Since 2017, the US has adopted numerous decoupling measures in response to competitive distortions related to China's industrial policies. In response, China has adopted comparable countermeasures. These measures could affect EU exports to China of goods with US components, and EU exports to the US of goods with Chinese components. France would be among the most exposed EU countries.
Over the past two decades, the approaches of the three main trading powers to global trade have changed significantly. While China and the United States have increasingly positioned themselves as suppliers rather than buyers of inputs within global value chains (GVCs), the European Union has done the contrary.

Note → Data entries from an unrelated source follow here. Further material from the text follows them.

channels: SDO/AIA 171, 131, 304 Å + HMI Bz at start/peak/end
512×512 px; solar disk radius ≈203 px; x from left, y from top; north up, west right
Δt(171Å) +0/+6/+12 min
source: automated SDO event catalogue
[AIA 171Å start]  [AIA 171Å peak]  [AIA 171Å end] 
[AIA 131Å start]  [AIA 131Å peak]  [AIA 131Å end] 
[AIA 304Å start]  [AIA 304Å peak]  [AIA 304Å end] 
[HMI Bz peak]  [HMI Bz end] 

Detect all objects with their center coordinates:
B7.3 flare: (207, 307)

Currently, the United States and China, respectively the number one and two suppliers of foreign inputs used in EU exports, are both engaged in a policy of targeted decoupling, which poses a challenge for the EU.
A significant proportion of EU goods exports to China contains US inputs (see chart). As a result, the EU may be affected by tighter controls by Washington on US exports to China, as these also apply to EU companies whose exports contain «critical» US inputs. France is among those EU countries that use the highest proportion of US inputs in their exports to China. Given the high proportion of Chinese inputs in EU exports to the United States, the EU and EU companies are also at risk from tighter controls introduced by China on their exports to the United States, which mirror those implemented by the US administration. In this case as well, France is one of the EU countries with the greatest exposure.
Against a broader backdrop of increased geopolitical tension, the EU is bolstering its trade policy and support for industry in order to reduce its dependence on third countries in areas such as semi-conductors, while maintaining openness to trade. Its aim of «strategic autonomy» will help to minimise the knock-on effects that a decoupling by the United States and China could have.